Cão acorrentado há três dias num carro em Portugal já foi levado para hotel de animais

Cão acorrentado há três dias num carro em Portugal já foi levado para hotel de animais

O cão que estava há três dias acorrentado, dentro de um carro, em Carcavelos, foi levado para um hotel de animais. Corria perigo de vida e o veterinário Carlos Morbey, que assistiu o cão, convenceu o tutor a deixá-lo à sua guarda até sexta-feira. Nesse dia será devolvido ao tutor.

Por Rui Antunes

O veterinário Carlos Morbey estava hoje a almoçar quando o informaram que havia um cão preso dentro de um carro, desde segunda-feira, na Praça do Junqueiro, em Carcavelos. De imediato o funcionário do serviço municipal de Cascais se deslocou ao local e, após examinar as condições em que o animal se encontrava, convenceu o tutor a deixá-lo temporariamente à sua guarda.
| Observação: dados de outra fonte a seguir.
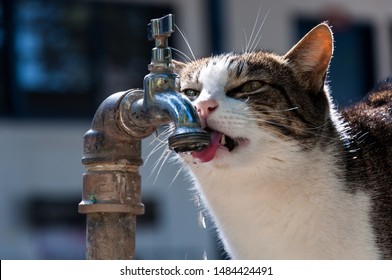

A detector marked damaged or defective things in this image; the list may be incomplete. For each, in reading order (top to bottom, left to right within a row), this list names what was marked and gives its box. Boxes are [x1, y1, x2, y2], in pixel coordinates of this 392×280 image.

rusty metal faucet [77, 14, 210, 260]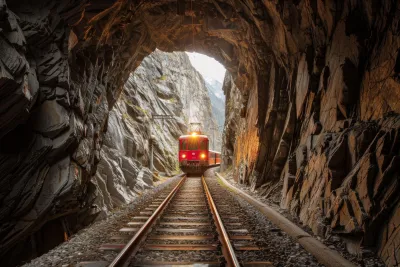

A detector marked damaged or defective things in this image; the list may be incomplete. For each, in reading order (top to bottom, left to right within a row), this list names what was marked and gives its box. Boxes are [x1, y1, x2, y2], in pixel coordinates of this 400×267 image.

rusty rail [108, 176, 186, 267]
rusty rail [202, 177, 239, 266]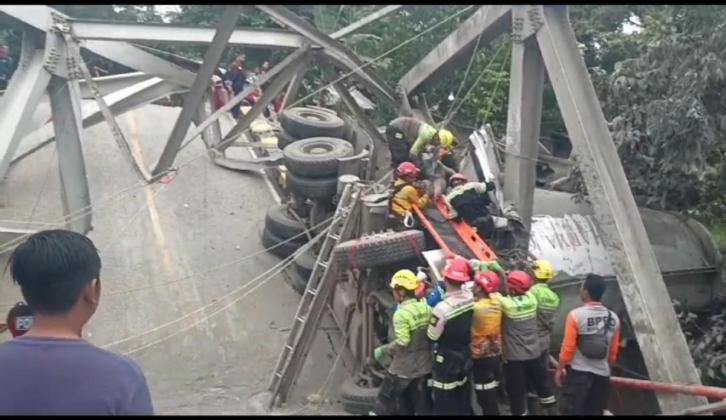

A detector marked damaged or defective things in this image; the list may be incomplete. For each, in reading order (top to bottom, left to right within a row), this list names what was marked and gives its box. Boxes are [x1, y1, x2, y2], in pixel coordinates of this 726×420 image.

broken metal bar [0, 33, 51, 181]
broken metal bar [48, 75, 91, 233]
broken metal bar [0, 5, 196, 88]
broken metal bar [13, 77, 185, 164]
broken metal bar [69, 19, 308, 49]
broken metal bar [152, 5, 246, 177]
broken metal bar [222, 48, 312, 146]
broken metal bar [258, 5, 398, 107]
broken metal bar [330, 5, 404, 39]
broken metal bar [400, 4, 516, 94]
broken metal bar [506, 21, 544, 233]
broken metal bar [536, 5, 708, 414]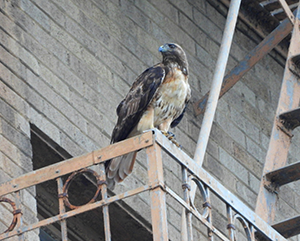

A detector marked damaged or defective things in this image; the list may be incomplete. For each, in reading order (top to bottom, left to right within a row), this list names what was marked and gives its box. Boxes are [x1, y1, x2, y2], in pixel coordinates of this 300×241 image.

rusty metal [193, 12, 294, 116]
rusty metal [254, 1, 300, 224]
rusty metal [0, 198, 19, 233]
rusty metal [61, 168, 102, 209]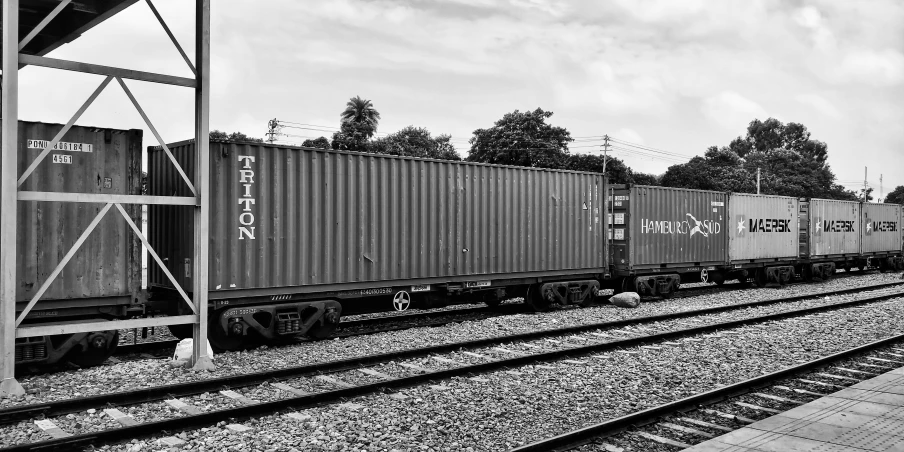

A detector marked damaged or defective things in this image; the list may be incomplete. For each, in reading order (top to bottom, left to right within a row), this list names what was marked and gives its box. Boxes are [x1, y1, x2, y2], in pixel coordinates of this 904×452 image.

rusty shipping container [8, 122, 143, 312]
rusty shipping container [150, 141, 608, 296]
rusty shipping container [608, 185, 728, 272]
rusty shipping container [728, 193, 800, 262]
rusty shipping container [800, 198, 860, 258]
rusty shipping container [860, 204, 900, 256]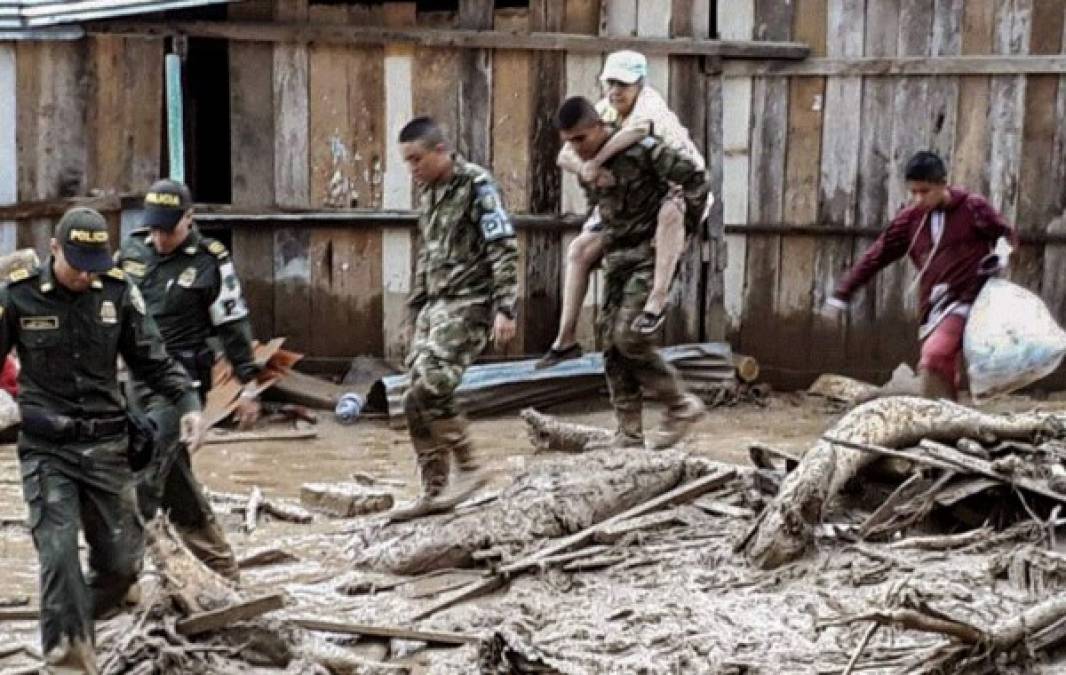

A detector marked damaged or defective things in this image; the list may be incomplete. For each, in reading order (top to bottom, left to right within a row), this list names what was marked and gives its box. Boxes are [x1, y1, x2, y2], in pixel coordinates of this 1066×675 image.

broken wooden beam [174, 592, 285, 635]
broken wooden beam [287, 618, 479, 644]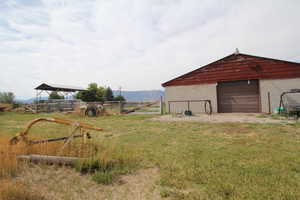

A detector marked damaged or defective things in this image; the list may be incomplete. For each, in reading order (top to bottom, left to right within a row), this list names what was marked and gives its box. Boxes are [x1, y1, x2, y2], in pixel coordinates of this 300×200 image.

rusty metal debris [9, 117, 103, 145]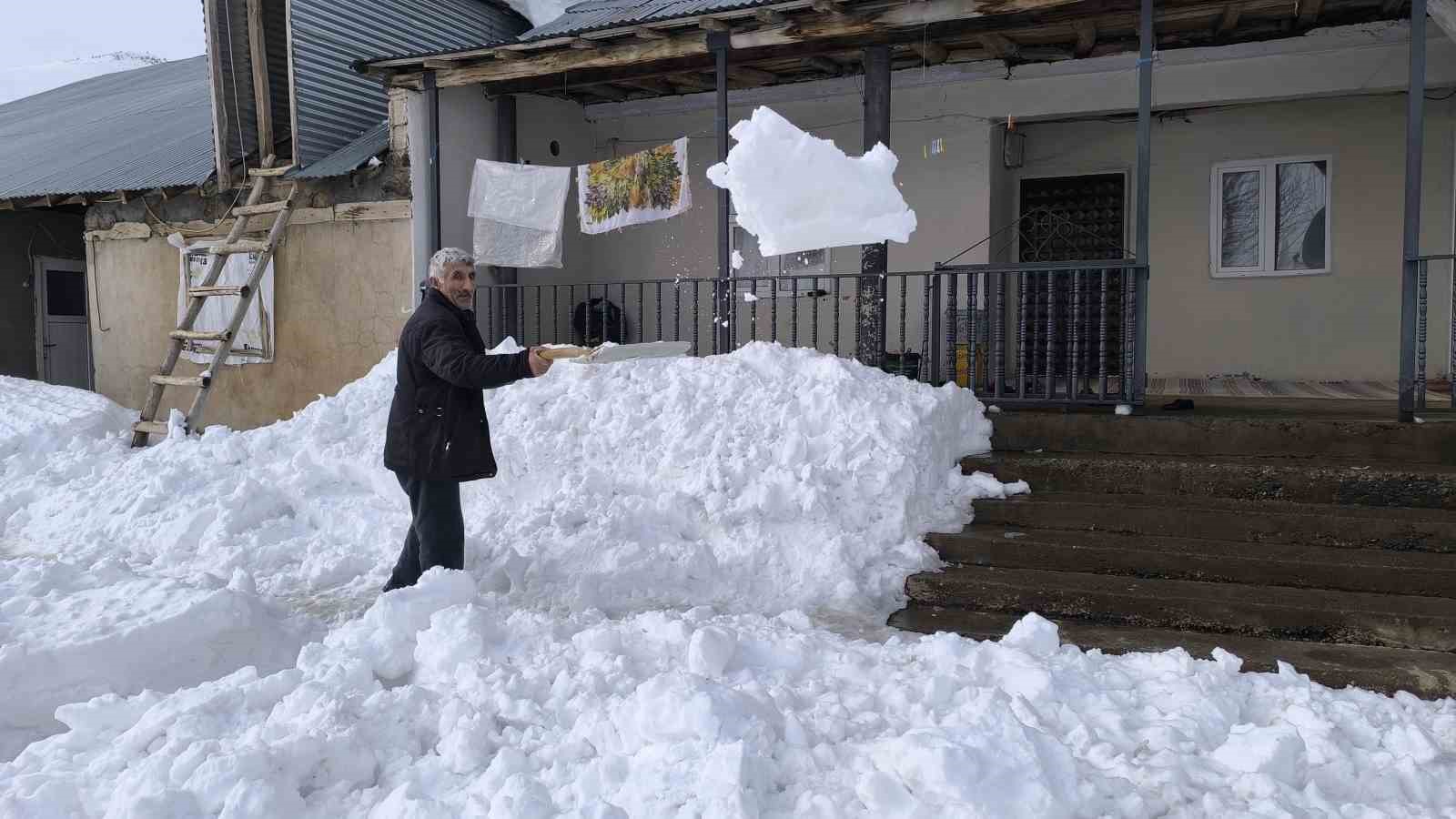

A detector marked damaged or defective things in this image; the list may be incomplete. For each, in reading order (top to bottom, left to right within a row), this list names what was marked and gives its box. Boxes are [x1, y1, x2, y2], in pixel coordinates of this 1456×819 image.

Num hotel para animais da Associação São Francisco de Assis.

À VISÃO, Carlos Morbey explica que “o cão estava num compartimento muito reduzido, preso a uma corrente muito curta, e corria o risco de morrer asfixiado se tentasse saltar para os bancos da frente”. Apesar de ter comida e água, como já havia adiantado à VISÃO Marina Cardoso – que denunciou o caso às autoridades -, “com estas temperaturas poderia sofrer golpes de calor e ter um final trágico”, concluiu o veterinário após avaliar a situação ainda com o animal dentro do automóvel.

Era imperioso tirar o animal do veículo, mas para isso foi necessária a concordância do tutor, que se encontra hospedado num hotel próximo e tencionava deixar o cão no carro durante toda a semana – por não ter consigo a documentação do animal, segundo justificou em conversa com o veterinário. Com a ajuda da polícia, o diálogo decorreu na rua mas sem a presença próxima dos muitos populares que se aglomeraram no local e não se cansaram de protestar com o tutor do cão.

“São situações melindrosas e muitas vezes as pessoas agem sem ter noção dos riscos. O senhor não fazia a mínima ideia de que o animal estava em perigo e foi preciso explicar-lhe porquê. Não foi fácil de convencer, mas falando com calma as pessoas compreendem”, conta o veterinário. A meio da tarde, o tutor aceitou libertar o cão e entregá-lo aos cuidados de um hotel para animais, por sugestão de Carlos Morbey.

“Só se houvesse perigo iminente é que se poderia intervir contra a vontade do tutor, mas é muito difícil retirar os animais dos seus proprietários, porque ainda são coisas à luz da lei portuguesa”, explica o funcionário municipal, habituado a fazer a água chegar ao seu moinho por via do diálogo. Ficou combinado que o cão ficará à sua responsabilidade até sexta-feira, dia em que o tutor do animal deixará o hotel onde está hospedado.

Para Marina Cardoso, a lojista que desencadeou a intervenção das autoridades – e que tem uma cadela há três anos -, este desfecho representou um alívio: “Já estou melhor assim. Através da montra da loja via o carro e o cão e aquilo estava a dar cabo de mim”.